NIST updates standard for cryptography modules

By Shruti Dat'

GCN Staff

The National Institute of Standards and Technology recently revised the government's systems security and encryption validation standard.

'The standard has not changed in focus or emphasis,' said Ray Snouffer, program manager for NIST's Cryptographic Module Validation Program (CMVP). 'We've removed the redundant areas and clarified the language.'

The Federal Information Processing Standard 140-1 includes 11 areas of security requirements and four levels of security. FIPS 140-1 mandates that federal agencies use FIPS-compliant cryptography modules to protect sensitive but unclassified information in government systems.


NIST reviews the standard at five-year intervals. FIPS 140-2 carries over the information from its predecessor and expands on it.

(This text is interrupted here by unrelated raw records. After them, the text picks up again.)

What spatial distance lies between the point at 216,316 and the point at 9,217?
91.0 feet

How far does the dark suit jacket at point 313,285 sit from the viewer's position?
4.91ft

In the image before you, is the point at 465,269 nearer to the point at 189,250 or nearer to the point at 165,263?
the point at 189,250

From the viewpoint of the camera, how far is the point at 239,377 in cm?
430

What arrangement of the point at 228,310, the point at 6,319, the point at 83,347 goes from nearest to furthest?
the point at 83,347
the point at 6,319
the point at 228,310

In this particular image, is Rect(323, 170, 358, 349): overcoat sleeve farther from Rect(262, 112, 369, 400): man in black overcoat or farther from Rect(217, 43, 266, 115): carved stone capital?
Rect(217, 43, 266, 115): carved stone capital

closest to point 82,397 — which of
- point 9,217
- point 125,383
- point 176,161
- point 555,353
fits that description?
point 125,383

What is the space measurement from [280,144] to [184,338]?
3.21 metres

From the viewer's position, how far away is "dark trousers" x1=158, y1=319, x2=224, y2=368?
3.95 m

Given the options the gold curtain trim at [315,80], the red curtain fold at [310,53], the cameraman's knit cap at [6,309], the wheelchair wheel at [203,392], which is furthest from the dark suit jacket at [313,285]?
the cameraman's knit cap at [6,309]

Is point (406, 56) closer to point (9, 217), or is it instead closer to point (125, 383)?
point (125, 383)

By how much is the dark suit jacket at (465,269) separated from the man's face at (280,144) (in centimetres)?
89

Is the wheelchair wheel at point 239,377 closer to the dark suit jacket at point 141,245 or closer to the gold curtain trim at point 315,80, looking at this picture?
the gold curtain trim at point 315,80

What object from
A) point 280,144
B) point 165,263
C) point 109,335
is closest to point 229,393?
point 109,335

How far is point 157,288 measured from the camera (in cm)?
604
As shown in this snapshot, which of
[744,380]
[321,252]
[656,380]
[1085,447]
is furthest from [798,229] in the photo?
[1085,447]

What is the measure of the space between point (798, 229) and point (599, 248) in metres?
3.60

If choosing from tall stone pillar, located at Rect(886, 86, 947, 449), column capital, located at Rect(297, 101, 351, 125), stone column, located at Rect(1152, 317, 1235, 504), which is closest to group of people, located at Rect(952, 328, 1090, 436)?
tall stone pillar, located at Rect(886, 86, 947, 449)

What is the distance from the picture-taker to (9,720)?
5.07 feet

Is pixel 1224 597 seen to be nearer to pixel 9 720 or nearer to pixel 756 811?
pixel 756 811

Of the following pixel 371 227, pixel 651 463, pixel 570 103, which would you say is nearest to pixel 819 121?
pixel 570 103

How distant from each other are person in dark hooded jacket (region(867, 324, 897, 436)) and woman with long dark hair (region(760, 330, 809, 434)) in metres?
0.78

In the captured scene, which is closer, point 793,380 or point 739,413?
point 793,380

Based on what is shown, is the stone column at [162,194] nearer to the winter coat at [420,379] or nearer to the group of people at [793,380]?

NIST validates cryptography products and agency modules at four labs, which test the products to ensure compliance with the standard. NIST and the Communications Security Establishment of the Government of Canada established CMVP six years ago, Snouffer said.

NIST updates the security standard based on lessons learned, public comments and a line-by-line review of validation tests, Snouffer said.

The updated FIPS 140-2 has reorganized but not changed the physical security requirements. The existing standard had overlapping information about physical security requirements, said Annabelle Lee, CMVP deputy director.

The updated standard also specifies that operating systems must comply with the specifications in the Common Criteria. Previously, NIST required that OSes meet the standards detailed in the National Security Agency's Trusted Computer Security Evaluation Criteria, or the Orange Book.

CMVP also has added a section about hacking and how to mitigate computer attacks. FIPS 140-2 includes a beefed-up self-test section for agencies to use when they change their cryptography.

The CMVP staff also reworded the standard. In FIPS 140-1, all requirements used an if-then phrasing, implying that the requirement was optional, Lee said.

But the new version uses if-shall phrasing. 'Every shall statement means you must do it,' Lee said. 'We do conformance and compliance, so you can't leave it open-ended or open to interpretation.'

Approval expected

NIST officials expect Commerce Secretary William M. Daley to approve the standard this summer. FIPS 140-2 would take effect six months after Daley's OK. NIST would give agencies an additional six-month transition period after the standard took effect.

'After the transition period, modules will no longer be tested against FIPS 140-1,' Lee said. NIST will allow agencies to use modules tested under FIPS 140-1 before the update, but ensuing versions of these modules must be validated with FIPS 140-2.

Snouffer said modules generally have a life of nine months, so federal agencies will make the transition from FIPS 140-1 to 140-2 gradually.